== Task inputs ==

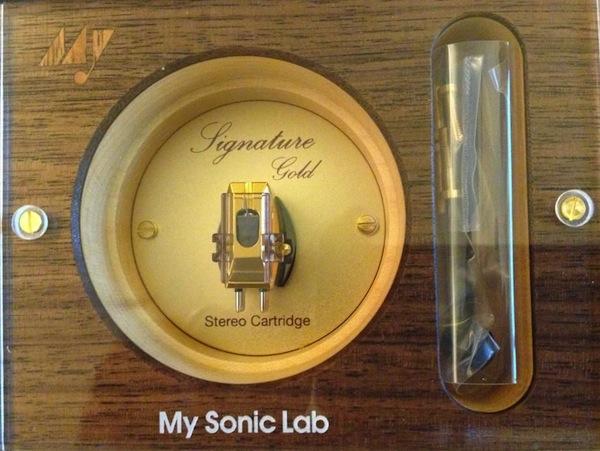 My Sonic Labs Introduces Signature Gold and Eminent Solo Mono Cartridges |  Analog Planet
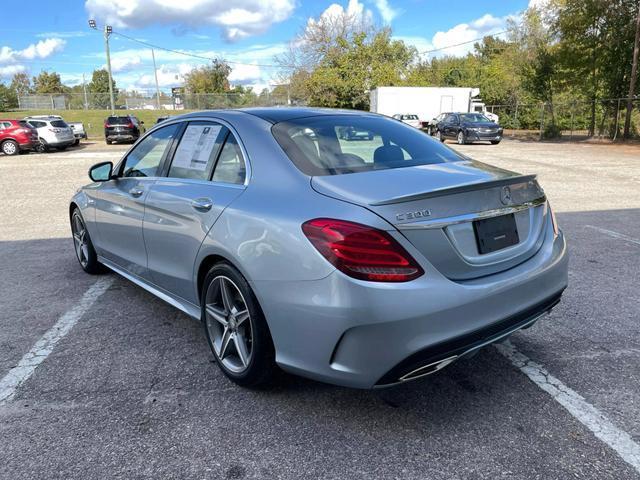 used 2016 Mercedes-Benz C-Class car, priced at $17,900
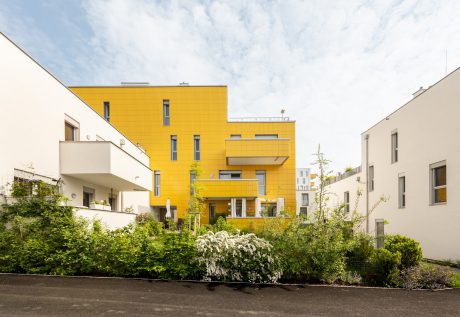 Wildgarten Sonnenblumenhäuser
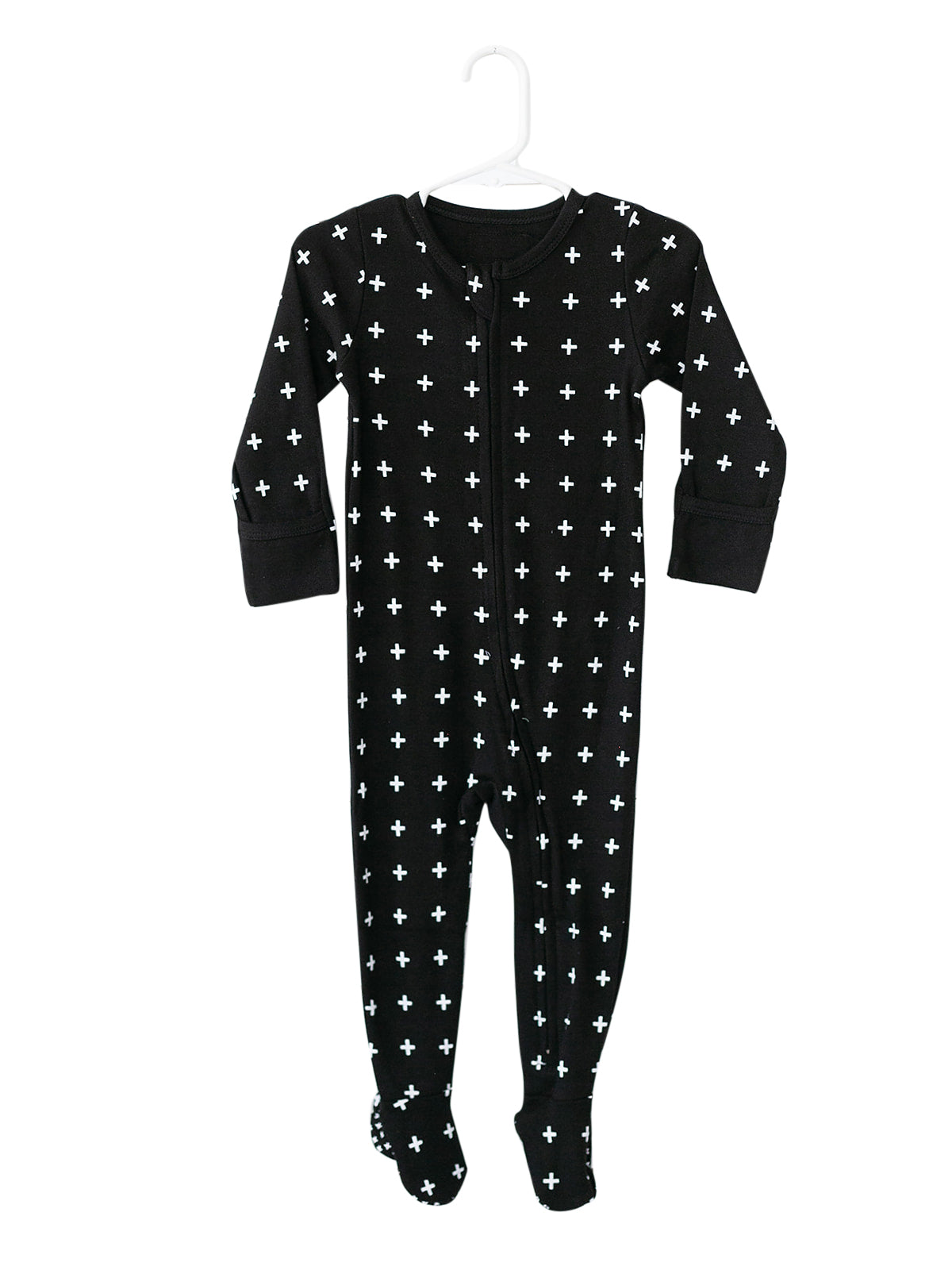 Organic Zip Footie | GOTS Certified Organic Cotton | Signature Prints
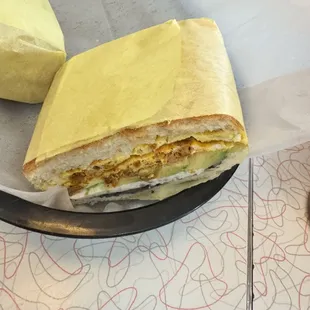 Chorizo Egg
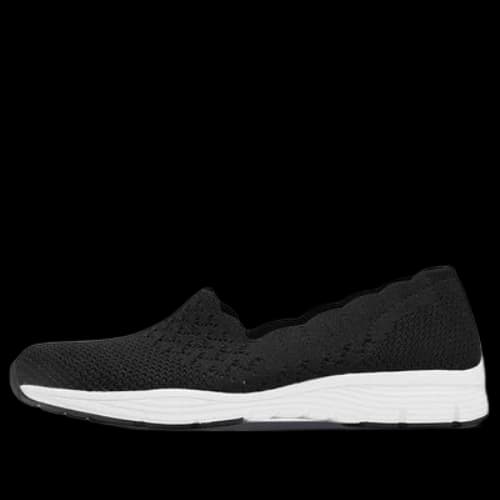 Skechers Modern Comfort Slip-on Shoes 'Black White' (Women's)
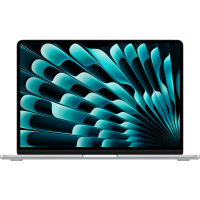 MacBook Air M3 8GB RAM 256GB SSD de 13,6" com tela Retina MRXQ3 - Silver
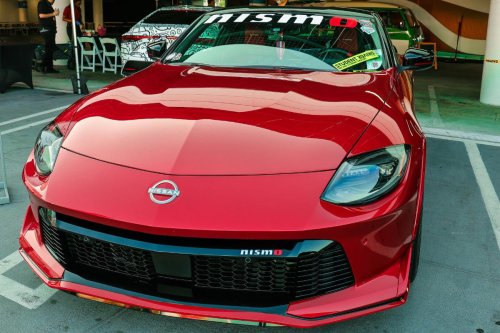 Japanese car cruise-in at the Petersen was the biggest-ever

===

Requirement
Starting at the line that contains "Organic Zip Footie" and ending with the last line of the data, transcribe every line exactly; skip the pictures.

Response box
 Organic Zip Footie | GOTS Certified Organic Cotton | Signature Prints
 Chorizo Egg
 Skechers Modern Comfort Slip-on Shoes 'Black White' (Women's)
 MacBook Air M3 8GB RAM 256GB SSD de 13,6" com tela Retina MRXQ3 - Silver
 Japanese car cruise-in at the Petersen was the biggest-ever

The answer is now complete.